Between 2012 and 2021, schools previously judged as Outstanding were exempt from routine inspection. They could however be inspected where complaints about the school were received or if Ofsted’s risk assessment process identified concerns.
So can this explain what we are seeing in Figure 1?
Only partially, as far as we can tell.
After controlling for differences across HMIs and OIs in the types of inspections they conduct, the difference between them is reduced. There is, however, still a sizeable gap that our controls for the background characteristics of schools (including school performance measures, inspection type, prior inspection judgement and absence rates) cannot explain.
This can be seen in Figure 2 – the gap between the pink (OI) and green (HMI) bars has reduced in comparison to Figure 1 but remains non-trivial and statistically significant at conventional levels.
Interestingly, in the analogous analysis for secondary schools, the only remaining point of difference between HMIs and OIs after adding these controls is in the tendency to award Good (43% versus 47%) compared to Inadequate (12% versus 8%) grades.
What is the take-home message?
Now, in our analysis we have only been able to control for a limited set of background factors. Ofsted may select HMIs and OIs to lead inspections in ways that we cannot observe – and thus are unable to control for in our analysis.
Our hunch is therefore that the differences reported in Figure 2 are probably still a bit too high. At the same time, we believe it unlikely that further differences in HMI and OI deployment would explain all the remaining gap.

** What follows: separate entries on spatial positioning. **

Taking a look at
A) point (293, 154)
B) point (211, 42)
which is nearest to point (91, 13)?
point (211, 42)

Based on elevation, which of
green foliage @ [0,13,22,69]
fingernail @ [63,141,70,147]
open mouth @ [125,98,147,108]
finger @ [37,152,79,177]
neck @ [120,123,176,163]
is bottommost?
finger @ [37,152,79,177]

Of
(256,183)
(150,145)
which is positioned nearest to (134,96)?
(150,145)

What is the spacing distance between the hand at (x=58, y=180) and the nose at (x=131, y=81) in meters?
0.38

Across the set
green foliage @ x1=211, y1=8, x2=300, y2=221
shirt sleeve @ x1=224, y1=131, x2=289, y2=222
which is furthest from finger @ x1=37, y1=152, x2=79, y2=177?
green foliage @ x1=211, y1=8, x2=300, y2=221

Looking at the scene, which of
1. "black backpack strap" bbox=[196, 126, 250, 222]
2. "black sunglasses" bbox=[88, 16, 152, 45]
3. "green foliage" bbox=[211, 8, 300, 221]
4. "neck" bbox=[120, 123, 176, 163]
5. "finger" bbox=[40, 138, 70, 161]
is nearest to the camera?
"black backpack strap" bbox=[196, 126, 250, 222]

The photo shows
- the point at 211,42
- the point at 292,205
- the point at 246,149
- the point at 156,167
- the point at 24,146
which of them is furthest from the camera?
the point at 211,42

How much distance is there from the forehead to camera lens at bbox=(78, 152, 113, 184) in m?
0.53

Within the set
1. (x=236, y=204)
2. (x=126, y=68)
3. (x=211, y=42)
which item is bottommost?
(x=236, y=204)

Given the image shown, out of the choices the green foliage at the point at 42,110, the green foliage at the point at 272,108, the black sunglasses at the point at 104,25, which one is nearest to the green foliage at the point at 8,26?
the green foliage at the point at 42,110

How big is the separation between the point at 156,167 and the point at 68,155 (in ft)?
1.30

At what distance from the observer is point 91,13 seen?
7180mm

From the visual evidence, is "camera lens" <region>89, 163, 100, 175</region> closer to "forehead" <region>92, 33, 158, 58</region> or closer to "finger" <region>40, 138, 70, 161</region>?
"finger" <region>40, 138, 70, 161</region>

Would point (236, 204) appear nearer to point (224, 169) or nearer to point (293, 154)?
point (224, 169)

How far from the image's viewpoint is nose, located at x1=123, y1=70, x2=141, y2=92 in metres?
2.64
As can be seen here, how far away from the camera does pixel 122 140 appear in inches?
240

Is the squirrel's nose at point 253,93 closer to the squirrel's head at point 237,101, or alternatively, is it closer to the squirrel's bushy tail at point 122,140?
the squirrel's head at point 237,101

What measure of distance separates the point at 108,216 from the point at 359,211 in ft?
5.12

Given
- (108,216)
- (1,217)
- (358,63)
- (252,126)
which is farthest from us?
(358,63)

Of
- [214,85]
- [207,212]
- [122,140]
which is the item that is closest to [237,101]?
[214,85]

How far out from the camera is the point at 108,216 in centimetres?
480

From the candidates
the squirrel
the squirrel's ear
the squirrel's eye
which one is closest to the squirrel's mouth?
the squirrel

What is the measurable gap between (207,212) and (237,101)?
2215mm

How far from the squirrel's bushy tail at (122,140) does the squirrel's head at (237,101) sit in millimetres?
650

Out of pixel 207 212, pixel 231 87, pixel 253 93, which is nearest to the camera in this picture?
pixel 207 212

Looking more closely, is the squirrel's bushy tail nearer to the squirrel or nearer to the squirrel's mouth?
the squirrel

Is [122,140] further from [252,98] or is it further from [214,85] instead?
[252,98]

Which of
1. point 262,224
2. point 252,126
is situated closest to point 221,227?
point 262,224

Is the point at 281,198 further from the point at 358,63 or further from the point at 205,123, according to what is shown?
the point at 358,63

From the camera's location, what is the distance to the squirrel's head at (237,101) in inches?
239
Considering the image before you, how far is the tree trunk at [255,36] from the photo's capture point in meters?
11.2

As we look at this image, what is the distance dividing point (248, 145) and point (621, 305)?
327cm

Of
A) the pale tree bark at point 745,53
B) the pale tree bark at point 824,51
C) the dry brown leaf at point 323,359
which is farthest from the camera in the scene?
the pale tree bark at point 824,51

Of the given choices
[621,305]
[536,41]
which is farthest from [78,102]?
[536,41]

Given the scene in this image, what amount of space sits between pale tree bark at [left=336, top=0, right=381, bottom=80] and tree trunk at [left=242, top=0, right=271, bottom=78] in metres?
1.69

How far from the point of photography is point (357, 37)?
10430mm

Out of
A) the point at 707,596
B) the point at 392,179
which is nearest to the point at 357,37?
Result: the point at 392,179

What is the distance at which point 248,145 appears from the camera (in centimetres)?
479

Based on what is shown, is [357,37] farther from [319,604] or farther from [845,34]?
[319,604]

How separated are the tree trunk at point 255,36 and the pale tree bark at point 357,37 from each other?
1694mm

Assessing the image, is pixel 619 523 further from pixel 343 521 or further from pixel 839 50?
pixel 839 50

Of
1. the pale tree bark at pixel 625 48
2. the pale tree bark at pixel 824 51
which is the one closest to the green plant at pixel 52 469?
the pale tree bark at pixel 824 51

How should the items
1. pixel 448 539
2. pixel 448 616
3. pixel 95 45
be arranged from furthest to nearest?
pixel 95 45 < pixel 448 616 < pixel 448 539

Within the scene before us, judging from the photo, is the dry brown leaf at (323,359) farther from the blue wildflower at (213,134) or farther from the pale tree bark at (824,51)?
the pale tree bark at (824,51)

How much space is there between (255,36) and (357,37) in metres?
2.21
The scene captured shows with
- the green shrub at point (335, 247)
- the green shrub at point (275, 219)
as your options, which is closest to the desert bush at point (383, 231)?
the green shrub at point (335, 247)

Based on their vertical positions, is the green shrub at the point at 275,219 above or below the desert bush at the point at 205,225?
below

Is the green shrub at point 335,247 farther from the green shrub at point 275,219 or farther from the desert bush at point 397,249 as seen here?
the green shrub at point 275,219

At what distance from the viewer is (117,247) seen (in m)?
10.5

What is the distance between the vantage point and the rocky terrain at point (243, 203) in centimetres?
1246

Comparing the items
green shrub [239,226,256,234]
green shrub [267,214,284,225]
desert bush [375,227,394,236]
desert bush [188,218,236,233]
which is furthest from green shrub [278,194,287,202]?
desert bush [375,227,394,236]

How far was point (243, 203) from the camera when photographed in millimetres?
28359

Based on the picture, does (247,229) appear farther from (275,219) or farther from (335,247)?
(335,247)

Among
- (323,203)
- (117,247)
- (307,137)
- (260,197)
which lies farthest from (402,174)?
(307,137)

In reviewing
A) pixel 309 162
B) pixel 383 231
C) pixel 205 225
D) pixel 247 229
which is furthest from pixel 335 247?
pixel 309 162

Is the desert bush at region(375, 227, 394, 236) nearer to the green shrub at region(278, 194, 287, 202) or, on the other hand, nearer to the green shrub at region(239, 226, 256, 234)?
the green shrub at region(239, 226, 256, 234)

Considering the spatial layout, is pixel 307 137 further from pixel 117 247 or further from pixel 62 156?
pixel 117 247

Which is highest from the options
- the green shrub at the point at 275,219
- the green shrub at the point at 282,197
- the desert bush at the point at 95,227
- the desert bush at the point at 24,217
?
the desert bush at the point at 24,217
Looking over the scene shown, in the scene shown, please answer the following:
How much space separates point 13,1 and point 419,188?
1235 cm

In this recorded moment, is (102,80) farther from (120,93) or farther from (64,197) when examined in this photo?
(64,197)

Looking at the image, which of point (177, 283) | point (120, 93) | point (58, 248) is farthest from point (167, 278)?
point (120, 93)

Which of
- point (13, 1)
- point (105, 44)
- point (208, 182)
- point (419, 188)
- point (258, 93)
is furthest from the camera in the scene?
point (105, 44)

Ofsted may wish to dig into this issue some more, particularly with respect to the inadequate grade, where the relative difference between HMIs and OIs is greatest.
Conclusions
It should be noted that the results presented in Table 1 represent quite an extreme example. We are comparing two hypothetical inspectors at either end of the distribution (the most “lenient” and the “harshest”).
And, as our previous blogs have shown, some characteristics of lead inspectors and their teams are more strongly associated with inspection outcomes than others. For the two hypothetical inspectors considered in Table 1, the HMI versus OI distinction will be responsible for a fair chunk of the difference observed.
Yet, in reality, schools will indeed receive inspections led by very different inspectors. Not only in terms of the characteristics we can observe in Table 1, but also many other potentially important unobservable characteristics as well (e.g. personality types, experiences of leading challenging schools).
We hence hope that the results presented in Table 1 are at least a useful thought experiment for readers, in terms of how much inspection outcomes may differ in the extreme across rather different lead inspectors.